Friday, 10 February 2012

Such a long journey

You know that phrase 'Its not about the destination, its all about the journey' - in reality the journey sucks.  Whoever designed the fuel tank that could be attached to a giant plane which had enough capacity to fly up to 14 hours without stopping must have been a sadist with no compassion or mercy.  The Singapore to Heathrow 'journey' was very slow and very long - like a very slow thing on the slowest day of the slowest week in the slowest year in history.  We boarded, then waited 2 hours 'due to a technical issue with the fuel recorder' eventually leaving 'now our engineers have cleared us'.  That was 2 hours without inflight entertainment, lights blazing and a couple of rounds of 'fruit juice or water madam?'.  Then we took off and the first hours just dragged by - made even worse by trying to work out what time it was, is it NZ time for me, or Singapore time or should I be thinking in London time.  Nothing made it any less than the full 14 hours - over half a day worth of movies, being offered food and drink, tv episodes, attempts at sleep (all doomed).  Best bit was discovering a tv series called Twentytwelve, a mockumentary about the bureaucracy 'delivering' the 2012 Olympics, very clever, very funny and strangely familiar coming from a local government environment.  Tried the eye mask May gave me  - now understand the term 'blind panic' having woken up from a very light sleep and forgetting I had it on.
Last few hours of the flight didn't exactly fly by but they were at least tinged with anticipation.  And then we landed - 2 hours late and a little apprehensive about getting to Gatwick on time for the Guernsey flight.  Shouldn't have worried, drifted through passport control, onto the baggage area where I found my bag in 2 minutes (All the way from Wellington to Heathrow - now thats a miracle), through the area marked Customs expecting a barrier of some sort  - nope, just a jovial man in a uniform who held a swing door open for me as he chatted away on his walkie talkie and suddenly I was 'there' - I had arrived in the familiar yet foreign land of my ancestors.
The rest was a breeze, follow the sign to the Central Bus Station, took 10 minutes to get there, buy a ticket for the Gatwick Bus 'leaving in 5 minutes', onto the bus and I'm on my way again.  Couldn't believe I was actually traveling on the M25 (motorway) - a route I have read about in so many books, the phrase 'traveling up the M25' is a favorite of mine for some reason and there I was - living the dream.  Have to say I was a bit disappointed - it looked a bit, well a lot like NZ.  I even saw sheep on the side of the road, the cars looked the same as ours, there were fields everywhere, grass, roadworks and a few horses (not ON the motorway, beside it).  The only thing missing was a Tui billboard.  I think I've seen more traffic on the way to Auckland airport.

Then I saw something a bit different - white stuff on the ground, a sprinkling over the grass at first then a little thicker then covering the ground completely - SNOW,( then again last year in the Hutt.....)
A wee bit of snow
Turn left off the M25.....

**SUPPLIED MATERIAL**
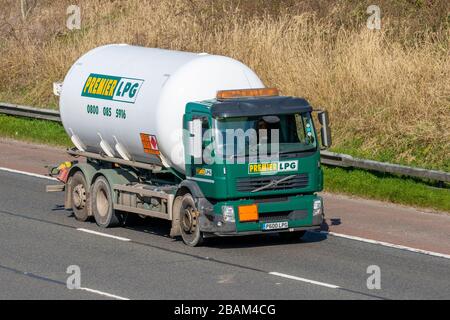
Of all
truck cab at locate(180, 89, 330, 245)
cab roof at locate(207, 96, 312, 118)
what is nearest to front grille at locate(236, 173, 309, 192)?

**EXERCISE TASKS**
(a) Below the data, set down the part of the blog post about the long journey starting with "Then I saw something" and going on through "off the M25.....".
(b) In the blog post about the long journey, what TV series did the writer discover during the flight?
(c) Carry on the blog post about the long journey from the point where it stops.

**EXPECTED ANSWERS**
(a)
Then I saw something a bit different - white stuff on the ground, a sprinkling over the grass at first then a little thicker then covering the ground completely - SNOW,( then again last year in the Hutt.....)
A wee bit of snow
Turn left off the M25.....

(b) Twentytwelve, a mockumentary about the bureaucracy delivering the 2012 Olympics.

(c)
Got to Gatwick and searched for the 'Fly-Be' counter, row 10 if you're ever looking for it.  Went to Boots and saw Marks and Spencer food outlet - then I knew I was in the UK.  Had a coffee (cappuccino, failed the taste test and it had no chocolate on top - whats with that?) and really knew I was in in the UK.  Eventually got on the plane - this time it was full scale security, armed police swaggering around in black combat uniform, the beeper went off as I went through and I got the full pat down - I never beep in NZ.  Had to take my boots off and they went through the scanner - don't imagine I look like a shoe bomber but It had been a long 28 hours since I left NZ so maybe I looked a little suspect.  Had to run to the departure gate (long story, no gate on ticket, only saw the number 38 on the ticket and went towards that gate, then heard the flight being closed and 'would the last remaining passengers ... and..and Little please come immediately to Gate 1, your plane is about to leave'  arrived in time out of breath only to wait another 15 minutes on the plane because it couldn't take off before its scheduled time of course).  I go half way around the world without incident and manage to almost miss the flight that will actually get me to Guernsey.  It was a quick flight to Guernsey on FlyBe airlines (think JetStar but with fewer frills and smaller planes), less than an hour and made all the more enjoyable by the co-pilot announcing our descent in a very Kiwi accent - I knew I was in safe hands.  And suddenly we broke through the clouds and there was this little island (cue rousing music) .......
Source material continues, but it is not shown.